Très souvent, le procrastineur est vue comme un incapable qui ne peut réfréner ses désirs profonds de ne pas faire certaines choses qu’ils jugent désagréables. Bref, une preuve d’immaturité sociale et d’inadaptation dans une société où tout va vite. Cette « maladie » est même sanctuarisée, par une journée mondiale de la procrastination, le 25 mars. Tous les procrastinateurs du monde sont donc de fait placé, de ce point du vue, au même rang que les malades du cancer, de la leucémie, de l’arthrose, …. . Quelle absurdité !
Procrastiner maintenant, et ne le remettez pas à plus tard !
Demain est souvent le jour le plus chargé de la semaine. Le procrastinateur est-il un retardataire chronique qui se laisse volontiers déborder, suivant des chemins de traverse, lambinant, ajournant. Est-il un bulleur, un glandeur, ou quelqu’un qui a tendance à s’intéresser à tout et cherchant ainsi au maximum à s’éviter les urgences ? Si force est de constater néanmoins qu’il faut savoir parfois répondre à l’urgence de certaines situations, les procrastinateurs jugés fainéants, immatures et parfois inadaptés peuvent avoir raison.
La procrastination n’est pas une coquetterie flemmarde, mais un art. L’art de ne pas répondre à l’exigence non fondée de l’action immédiate, mais de la planifier. Elle est aussi une mainmise absolue, une réponse priorisée sur la gestion de son temps, d’un temps voulu et choisit, par opposition à celui imposé par des tiers, pour des raisons qui nous sont la plupart du temps inconnues, étrangères et sans fondements. De plus, n’ignorons pas que la plupart des choses s’arrangent d’elles-mêmes ou que la majorité des choses, que l’on remet à plus tard, sont dénuées d’importance.

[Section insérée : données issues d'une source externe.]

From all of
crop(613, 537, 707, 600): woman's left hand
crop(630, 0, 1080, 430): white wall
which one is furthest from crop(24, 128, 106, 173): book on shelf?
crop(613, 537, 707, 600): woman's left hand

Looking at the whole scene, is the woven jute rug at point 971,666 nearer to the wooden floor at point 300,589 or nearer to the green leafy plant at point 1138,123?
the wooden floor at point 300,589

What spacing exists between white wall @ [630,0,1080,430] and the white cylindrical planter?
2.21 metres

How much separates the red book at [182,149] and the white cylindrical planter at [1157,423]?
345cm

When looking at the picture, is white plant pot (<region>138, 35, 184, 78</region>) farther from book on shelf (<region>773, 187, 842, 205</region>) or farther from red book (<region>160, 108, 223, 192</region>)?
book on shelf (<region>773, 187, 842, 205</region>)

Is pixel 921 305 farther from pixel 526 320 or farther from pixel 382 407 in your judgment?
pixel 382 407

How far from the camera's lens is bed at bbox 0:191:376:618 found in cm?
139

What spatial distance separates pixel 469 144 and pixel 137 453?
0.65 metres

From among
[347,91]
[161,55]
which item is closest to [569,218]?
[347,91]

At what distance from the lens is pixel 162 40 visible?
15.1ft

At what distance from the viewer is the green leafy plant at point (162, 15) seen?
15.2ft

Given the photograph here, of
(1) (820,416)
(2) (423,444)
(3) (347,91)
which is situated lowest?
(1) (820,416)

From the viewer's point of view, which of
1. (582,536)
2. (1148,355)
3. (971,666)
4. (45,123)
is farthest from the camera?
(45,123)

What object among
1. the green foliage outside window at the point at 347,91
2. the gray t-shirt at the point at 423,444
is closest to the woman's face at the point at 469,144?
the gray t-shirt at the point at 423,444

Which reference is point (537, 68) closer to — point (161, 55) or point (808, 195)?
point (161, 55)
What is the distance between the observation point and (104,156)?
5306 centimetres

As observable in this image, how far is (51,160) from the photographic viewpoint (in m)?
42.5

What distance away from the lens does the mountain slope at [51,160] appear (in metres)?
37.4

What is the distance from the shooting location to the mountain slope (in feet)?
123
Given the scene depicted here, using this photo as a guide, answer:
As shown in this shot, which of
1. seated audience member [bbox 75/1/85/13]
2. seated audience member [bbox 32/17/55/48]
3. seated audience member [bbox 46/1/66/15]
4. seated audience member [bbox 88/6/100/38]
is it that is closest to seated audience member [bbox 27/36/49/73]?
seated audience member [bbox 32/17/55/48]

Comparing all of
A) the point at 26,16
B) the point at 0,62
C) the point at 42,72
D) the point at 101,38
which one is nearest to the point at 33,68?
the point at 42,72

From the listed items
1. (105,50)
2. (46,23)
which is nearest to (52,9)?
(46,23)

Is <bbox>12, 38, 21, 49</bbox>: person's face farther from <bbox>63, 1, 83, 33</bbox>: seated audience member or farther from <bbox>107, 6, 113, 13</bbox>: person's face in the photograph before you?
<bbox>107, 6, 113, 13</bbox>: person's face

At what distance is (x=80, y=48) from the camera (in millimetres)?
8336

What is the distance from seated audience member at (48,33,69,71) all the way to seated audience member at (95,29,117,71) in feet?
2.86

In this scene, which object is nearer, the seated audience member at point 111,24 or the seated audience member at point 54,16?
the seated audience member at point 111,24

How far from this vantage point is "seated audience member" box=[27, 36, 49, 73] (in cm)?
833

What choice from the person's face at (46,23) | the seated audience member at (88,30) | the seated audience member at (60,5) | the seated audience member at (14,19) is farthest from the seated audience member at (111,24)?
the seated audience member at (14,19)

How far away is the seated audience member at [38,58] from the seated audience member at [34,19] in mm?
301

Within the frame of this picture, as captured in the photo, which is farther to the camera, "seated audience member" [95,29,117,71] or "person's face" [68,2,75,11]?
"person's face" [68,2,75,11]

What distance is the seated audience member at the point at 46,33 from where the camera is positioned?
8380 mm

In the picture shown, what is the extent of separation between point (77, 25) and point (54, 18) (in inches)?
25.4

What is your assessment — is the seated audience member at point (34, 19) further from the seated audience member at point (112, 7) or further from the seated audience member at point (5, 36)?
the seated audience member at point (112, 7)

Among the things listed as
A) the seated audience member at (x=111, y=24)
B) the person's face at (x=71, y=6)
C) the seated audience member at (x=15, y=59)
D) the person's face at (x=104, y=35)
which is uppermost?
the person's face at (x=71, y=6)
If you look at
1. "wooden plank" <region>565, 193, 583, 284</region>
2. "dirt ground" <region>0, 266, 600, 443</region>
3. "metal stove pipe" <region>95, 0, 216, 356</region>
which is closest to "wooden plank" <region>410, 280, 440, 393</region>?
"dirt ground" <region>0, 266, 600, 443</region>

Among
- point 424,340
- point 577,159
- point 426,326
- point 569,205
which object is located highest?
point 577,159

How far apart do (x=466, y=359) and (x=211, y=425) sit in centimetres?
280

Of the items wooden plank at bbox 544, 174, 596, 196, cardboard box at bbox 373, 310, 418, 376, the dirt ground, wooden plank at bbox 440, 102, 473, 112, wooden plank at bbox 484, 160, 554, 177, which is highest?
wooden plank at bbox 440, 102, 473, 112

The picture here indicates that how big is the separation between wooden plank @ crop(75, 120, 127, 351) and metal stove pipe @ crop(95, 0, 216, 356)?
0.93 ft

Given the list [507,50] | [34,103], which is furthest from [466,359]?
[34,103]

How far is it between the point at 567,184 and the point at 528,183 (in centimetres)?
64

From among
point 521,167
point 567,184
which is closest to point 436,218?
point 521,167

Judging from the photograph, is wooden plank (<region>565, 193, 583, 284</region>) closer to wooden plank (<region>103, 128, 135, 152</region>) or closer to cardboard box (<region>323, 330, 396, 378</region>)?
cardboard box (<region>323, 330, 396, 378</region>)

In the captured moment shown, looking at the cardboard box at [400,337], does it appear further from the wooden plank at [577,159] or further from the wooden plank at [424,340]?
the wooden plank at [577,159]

C’est au contraire, en ayant confiance en soi, en sa capacité à faire au bon moment que l’on peut planifier judicieusement. La procrastination est un contrôle mature de la gestion de son temps, permettant d’éviter bons nombres d’effets collatéraux dommageables « du tout, tout de suite ».
Procrastiner, c’est même bon pour la santé !
La procrastination maîtrisée est très souvent positive. Dans la réalité, le procrastinateur est souvent une personne occupée qui fait plein de choses avec un grand enthousiasme. En clair, le procrastinateur sait prioriser selon son rythme. Les comportements d’ajournement, de temporisation, d’atermoiement ne sont pas systématiquement blâmables ni synonymes de lâcheté. Ils peuvent, au contraire être l’expression d’une prise de non-décision, réfléchie, immédiate et impliquante qui permet de maîtriser l’ensemble des conséquences de la décision.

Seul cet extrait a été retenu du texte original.